## [Document extract]
_ _ _ _

Personal information
- Full name: Johnny Briggs
- Born: 3 October 1862 Sutton-in-Ashfield, Nottinghamshire, England
- Died: 11 January 1902 (aged 39) Heald Green, Cheadle, Cheshire, England
- Batting: Right-handed
- Bowling: Slow left-arm orthodox
- Role: Bowler
- Relations: Joseph Briggs (brother)

International information
- National side: England (1884–1899);
- Test debut (cap 47): 12 December 1884 v Australia
- Last Test: 29 June 1899 v Australia

Domestic team information
- 1879–1900: Lancashire
- 1882–1884: Liverpool and District
- 1883–1898: The Rest
- 1884–1900: North of England
- 1884–1896: Players

Career statistics
| Competition | Test | First-class |
| Matches | 33 | 535 |
| Runs scored | 815 | 14,092 |
| Batting average | 18.11 | 18.27 |
| 100s/50s | 1/2 | 10/58 |
| Top score | 121 | 186 |
| Balls bowled | 5,332 | 100,144 |
| Wickets | 118 | 2,221 |
| Bowling average | 17.75 | 15.95 |
| 5 wickets in innings | 9 | 200 |
| 10 wickets in match | 4 | 52 |
| Best bowling | 8/11 | 10/55 |
| Catches/stumpings | 12/– | 258/– |
- Source: ESPNcricinfo, 17 May 2017

= Johnny Briggs (cricketer) =

English cricketer (1862–1902)

Johnny Briggs (3 October 1862 – 11 January 1902) was an English left arm spin bowler who played for Lancashire County Cricket Club between 1879 and 1900 and remains the second-highest wicket-taker in the county's history after Brian Statham. In the early days of Test cricket, Briggs‘ batting was considered careless, although still very useful. He was the first bowler in Test cricket to take 100 wickets, and held the record of most wickets in Test cricket on two occasions, the first in 1895 and again from 1898 until 1904, when he was succeeded by Hugh Trumble. He toured Australia a record six times, a feat only equalled by Colin Cowdrey.

_ _ _ _

## [Assigned task 1]
In the profile of Johnny Briggs, rewrite the paragraph beginning "Johnny Briggs (3 October 1862 – 11 January 1902)" as a short list that keeps its main facts.
## [Assigned task 2]
Using the profile of Johnny Briggs, decide whether each statement agrees with it, and answer yes or no with the deciding words quoted: (a) Briggs was still playing for Lancashire in 1900. (b) Briggs took more wickets for Lancashire than any other player. (c) Briggs toured Australia six times.
## [Assigned task 3]
Write the next part of the profile of Johnny Briggs, beginning after its final sentence.

_ _ _ _

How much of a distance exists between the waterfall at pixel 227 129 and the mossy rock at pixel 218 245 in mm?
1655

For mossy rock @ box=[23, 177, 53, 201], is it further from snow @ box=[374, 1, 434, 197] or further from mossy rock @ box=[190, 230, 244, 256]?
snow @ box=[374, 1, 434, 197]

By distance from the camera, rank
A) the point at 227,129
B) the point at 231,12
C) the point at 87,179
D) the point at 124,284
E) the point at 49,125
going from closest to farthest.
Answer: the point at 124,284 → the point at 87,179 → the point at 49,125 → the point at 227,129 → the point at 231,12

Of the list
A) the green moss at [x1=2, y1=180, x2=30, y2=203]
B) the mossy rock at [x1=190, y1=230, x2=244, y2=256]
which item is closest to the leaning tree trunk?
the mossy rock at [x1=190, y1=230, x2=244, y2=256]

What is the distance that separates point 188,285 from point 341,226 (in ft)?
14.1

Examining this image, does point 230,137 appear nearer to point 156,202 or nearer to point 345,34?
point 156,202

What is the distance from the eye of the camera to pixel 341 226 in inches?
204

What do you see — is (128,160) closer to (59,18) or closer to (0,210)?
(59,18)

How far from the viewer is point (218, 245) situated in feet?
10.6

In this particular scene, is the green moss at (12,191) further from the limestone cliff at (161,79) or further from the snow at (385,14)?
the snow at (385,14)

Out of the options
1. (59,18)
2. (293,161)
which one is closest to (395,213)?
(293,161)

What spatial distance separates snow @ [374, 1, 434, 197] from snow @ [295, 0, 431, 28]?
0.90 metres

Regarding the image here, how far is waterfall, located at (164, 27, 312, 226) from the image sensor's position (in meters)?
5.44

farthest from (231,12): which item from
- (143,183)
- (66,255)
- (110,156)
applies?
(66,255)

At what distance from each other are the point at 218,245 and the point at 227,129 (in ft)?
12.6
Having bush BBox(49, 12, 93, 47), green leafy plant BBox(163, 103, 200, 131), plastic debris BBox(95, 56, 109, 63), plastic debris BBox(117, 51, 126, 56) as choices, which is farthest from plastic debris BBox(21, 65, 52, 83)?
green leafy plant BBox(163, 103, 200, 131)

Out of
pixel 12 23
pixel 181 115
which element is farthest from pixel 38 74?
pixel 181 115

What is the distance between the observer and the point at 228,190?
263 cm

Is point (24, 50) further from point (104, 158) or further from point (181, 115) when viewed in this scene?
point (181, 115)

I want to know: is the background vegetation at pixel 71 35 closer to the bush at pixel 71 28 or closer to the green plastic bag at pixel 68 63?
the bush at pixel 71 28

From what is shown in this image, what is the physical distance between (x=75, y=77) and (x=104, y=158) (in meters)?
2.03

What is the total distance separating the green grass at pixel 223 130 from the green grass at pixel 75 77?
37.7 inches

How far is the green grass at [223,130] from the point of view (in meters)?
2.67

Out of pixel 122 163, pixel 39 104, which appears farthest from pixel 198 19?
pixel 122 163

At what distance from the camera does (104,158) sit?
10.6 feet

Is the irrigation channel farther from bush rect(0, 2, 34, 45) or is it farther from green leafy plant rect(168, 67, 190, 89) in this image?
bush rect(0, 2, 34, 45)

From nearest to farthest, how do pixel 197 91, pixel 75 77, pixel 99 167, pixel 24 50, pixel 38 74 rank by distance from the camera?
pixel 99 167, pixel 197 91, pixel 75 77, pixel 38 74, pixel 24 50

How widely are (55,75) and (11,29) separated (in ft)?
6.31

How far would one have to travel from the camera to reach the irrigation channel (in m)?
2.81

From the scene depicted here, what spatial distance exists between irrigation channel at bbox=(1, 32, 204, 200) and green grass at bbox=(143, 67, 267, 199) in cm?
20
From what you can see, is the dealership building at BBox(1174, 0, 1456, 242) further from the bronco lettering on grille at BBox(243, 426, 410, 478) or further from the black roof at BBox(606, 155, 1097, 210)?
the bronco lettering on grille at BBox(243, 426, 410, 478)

_ _ _ _

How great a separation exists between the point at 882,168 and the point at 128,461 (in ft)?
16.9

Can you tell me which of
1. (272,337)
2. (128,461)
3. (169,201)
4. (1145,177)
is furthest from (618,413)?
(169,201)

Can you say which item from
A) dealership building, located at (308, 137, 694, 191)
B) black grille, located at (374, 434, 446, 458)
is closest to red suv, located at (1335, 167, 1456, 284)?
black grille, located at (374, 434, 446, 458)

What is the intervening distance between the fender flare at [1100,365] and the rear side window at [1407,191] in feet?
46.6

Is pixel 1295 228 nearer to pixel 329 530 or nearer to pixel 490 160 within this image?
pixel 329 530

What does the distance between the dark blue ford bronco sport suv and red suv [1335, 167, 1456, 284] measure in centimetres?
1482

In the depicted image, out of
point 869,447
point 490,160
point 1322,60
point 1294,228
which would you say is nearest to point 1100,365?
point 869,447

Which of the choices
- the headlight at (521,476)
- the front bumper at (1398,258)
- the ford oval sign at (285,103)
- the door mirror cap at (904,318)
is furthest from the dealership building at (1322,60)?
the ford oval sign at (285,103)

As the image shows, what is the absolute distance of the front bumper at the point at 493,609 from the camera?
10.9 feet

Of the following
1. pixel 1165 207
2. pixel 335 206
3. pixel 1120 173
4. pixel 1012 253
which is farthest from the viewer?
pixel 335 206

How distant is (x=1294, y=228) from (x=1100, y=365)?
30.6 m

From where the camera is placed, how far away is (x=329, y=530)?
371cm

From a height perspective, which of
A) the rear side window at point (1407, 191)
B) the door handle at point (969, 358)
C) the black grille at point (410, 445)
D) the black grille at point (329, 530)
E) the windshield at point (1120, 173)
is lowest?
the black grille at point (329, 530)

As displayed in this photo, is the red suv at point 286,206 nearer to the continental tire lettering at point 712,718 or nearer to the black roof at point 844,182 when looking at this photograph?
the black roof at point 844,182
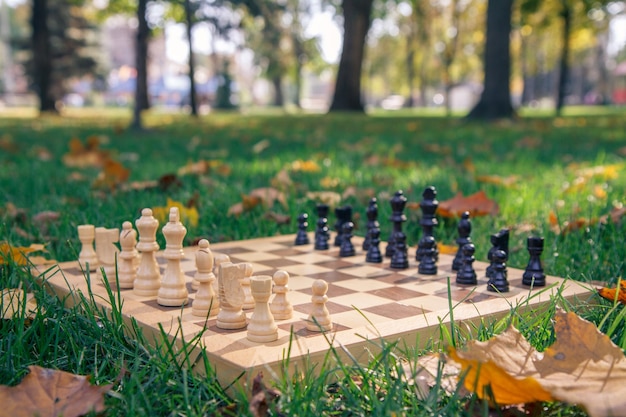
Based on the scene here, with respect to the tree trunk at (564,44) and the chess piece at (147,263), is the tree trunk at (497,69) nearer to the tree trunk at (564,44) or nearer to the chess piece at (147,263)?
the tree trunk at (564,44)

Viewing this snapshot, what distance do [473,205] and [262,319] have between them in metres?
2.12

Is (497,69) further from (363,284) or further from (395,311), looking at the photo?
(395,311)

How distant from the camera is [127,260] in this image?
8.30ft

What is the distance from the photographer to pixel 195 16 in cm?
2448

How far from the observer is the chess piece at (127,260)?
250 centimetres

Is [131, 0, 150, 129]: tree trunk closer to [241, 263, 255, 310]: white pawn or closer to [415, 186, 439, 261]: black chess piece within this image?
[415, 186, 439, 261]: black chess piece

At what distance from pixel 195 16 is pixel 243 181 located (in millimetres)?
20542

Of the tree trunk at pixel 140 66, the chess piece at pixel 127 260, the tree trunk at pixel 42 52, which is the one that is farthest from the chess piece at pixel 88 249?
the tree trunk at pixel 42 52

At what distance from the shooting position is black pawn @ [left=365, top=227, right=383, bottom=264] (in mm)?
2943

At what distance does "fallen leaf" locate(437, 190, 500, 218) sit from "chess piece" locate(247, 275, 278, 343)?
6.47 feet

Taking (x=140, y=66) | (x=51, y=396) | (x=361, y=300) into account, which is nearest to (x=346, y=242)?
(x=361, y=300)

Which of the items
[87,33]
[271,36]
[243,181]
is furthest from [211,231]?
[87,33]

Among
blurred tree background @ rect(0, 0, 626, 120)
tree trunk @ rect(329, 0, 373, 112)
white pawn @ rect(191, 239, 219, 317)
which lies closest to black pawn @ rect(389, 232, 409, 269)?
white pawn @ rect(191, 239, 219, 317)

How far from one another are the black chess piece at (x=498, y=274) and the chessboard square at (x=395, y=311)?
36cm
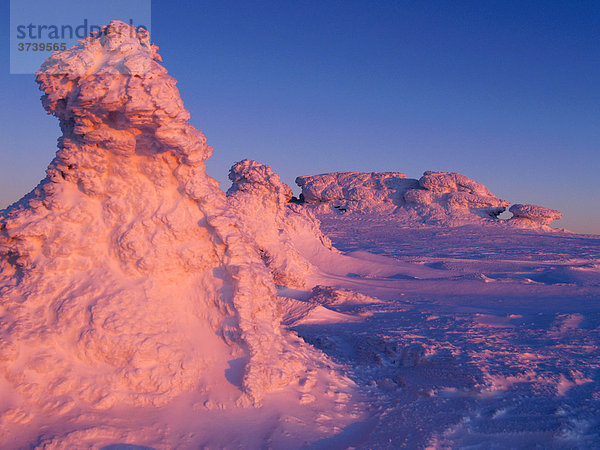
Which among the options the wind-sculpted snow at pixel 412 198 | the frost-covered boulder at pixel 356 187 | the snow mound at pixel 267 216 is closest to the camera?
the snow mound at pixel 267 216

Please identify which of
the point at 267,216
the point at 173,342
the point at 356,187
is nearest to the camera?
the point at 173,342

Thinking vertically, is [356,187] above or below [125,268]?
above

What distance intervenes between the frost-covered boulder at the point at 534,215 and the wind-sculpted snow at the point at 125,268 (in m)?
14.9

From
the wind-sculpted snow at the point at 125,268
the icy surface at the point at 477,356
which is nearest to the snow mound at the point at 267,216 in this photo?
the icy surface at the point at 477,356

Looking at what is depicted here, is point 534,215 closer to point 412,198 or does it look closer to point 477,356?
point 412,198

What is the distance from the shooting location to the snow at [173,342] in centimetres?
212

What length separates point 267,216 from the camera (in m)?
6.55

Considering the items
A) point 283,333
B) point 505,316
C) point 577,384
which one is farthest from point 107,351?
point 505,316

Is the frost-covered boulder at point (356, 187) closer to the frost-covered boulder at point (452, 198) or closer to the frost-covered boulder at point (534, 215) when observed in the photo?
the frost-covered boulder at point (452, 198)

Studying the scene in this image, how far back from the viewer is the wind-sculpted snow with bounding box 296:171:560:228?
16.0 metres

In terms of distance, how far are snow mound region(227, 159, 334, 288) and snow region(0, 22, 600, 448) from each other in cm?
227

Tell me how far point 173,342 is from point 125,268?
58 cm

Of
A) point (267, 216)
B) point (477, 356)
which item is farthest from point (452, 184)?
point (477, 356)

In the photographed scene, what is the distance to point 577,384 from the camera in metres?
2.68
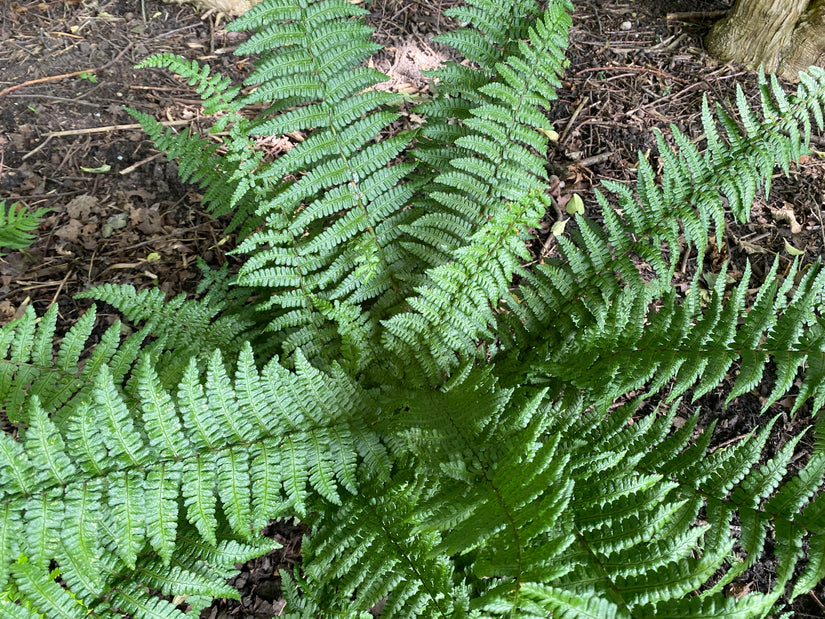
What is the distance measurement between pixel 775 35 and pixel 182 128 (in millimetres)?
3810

_ _ _ _

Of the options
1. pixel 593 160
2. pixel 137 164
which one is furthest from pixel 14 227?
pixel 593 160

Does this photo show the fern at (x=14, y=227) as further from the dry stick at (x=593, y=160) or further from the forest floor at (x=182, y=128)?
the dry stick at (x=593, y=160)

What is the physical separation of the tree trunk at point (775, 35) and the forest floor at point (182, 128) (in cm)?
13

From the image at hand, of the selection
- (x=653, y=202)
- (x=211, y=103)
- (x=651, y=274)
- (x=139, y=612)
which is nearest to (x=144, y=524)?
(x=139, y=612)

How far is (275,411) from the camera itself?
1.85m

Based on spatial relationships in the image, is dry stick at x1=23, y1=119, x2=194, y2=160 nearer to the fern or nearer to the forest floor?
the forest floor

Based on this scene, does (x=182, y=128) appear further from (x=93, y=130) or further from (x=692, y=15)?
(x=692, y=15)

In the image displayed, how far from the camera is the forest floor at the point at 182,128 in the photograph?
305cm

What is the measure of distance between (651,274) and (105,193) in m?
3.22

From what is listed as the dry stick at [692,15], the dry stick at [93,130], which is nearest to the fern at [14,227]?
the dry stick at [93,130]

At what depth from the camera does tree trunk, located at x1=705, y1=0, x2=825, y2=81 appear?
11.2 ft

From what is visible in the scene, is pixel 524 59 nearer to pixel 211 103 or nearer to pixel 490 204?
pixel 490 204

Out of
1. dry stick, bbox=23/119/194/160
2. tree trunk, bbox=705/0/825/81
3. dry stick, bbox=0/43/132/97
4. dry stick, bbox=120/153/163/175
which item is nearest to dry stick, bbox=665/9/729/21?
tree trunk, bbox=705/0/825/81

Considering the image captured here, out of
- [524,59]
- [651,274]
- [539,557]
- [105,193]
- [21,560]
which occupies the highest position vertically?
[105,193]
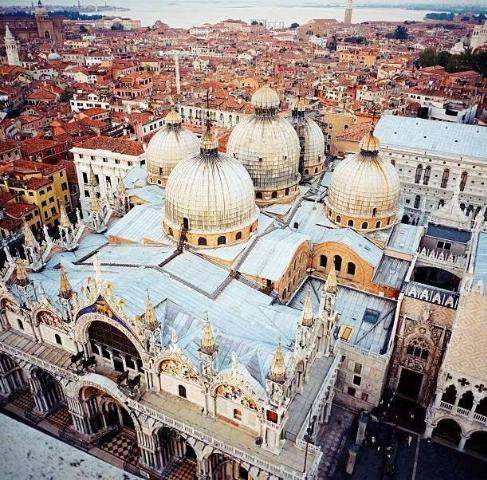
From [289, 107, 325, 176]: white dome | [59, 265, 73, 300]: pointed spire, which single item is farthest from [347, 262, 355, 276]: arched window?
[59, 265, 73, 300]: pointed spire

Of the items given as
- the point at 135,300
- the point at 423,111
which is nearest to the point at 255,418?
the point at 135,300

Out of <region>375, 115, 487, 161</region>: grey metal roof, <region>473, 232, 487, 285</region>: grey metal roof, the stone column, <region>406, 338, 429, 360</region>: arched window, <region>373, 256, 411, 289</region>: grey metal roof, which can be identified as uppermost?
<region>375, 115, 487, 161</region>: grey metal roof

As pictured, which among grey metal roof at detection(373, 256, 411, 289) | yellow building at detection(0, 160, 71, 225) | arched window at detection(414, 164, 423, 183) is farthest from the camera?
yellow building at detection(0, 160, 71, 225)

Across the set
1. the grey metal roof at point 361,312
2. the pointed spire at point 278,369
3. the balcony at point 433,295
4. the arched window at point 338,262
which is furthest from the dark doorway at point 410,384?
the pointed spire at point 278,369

_ _ _ _

## [Answer box 1]
- English left-arm spin bowler who lived from 1862 to 1902.
- Played for Lancashire County Cricket Club from 1879 to 1900 and is still the county's second-highest wicket-taker, behind Brian Statham.
- In early Test cricket his batting was seen as careless but still very useful.
- First bowler to take 100 Test wickets. He held the record for most Test wickets in 1895 and again from 1898 to 1904, when Hugh Trumble succeeded him.
- Toured Australia a record six times, a feat equaled only by Colin Cowdrey.

## [Answer box 2]
(a) Yes: "played for Lancashire County Cricket Club between 1879 and 1900"
(b) No: "remains the second-highest wicket-taker in the county's history after Brian Statham"
(c) Yes: "He toured Australia a record six times"

## [Answer box 3]
Briggs was a notably short man at about five feet five or 165 centimetres. Briggs's skill lay in his ability to vary the flight and pace of the ball as well as in achieving prodigious spin on the primitive nineteenth century pitches. As a batsman, Briggs was capable of hitting very effectively, but as time went by an eagerness to punish every ball set in and led to a decline.

==Life==
Briggs was born in Sutton-in-Ashfield, Nottinghamshire, the son of a professional club cricketer. He first played as a sub pro at the age of 13 (at Hornsea in Yorkshire). His father James played cricket and rugby for various teams and took his wife and five children around the north of England until he settled down as a pub landlord near Widnes. The 1881 census suggests James kept the Cross Keys at Appleton village.

Rugby was an amateur game at this time. James and later Johnny played rugby for Widnes but supported themselves through professional cricket. James became cricket professional at Widnes in 1877.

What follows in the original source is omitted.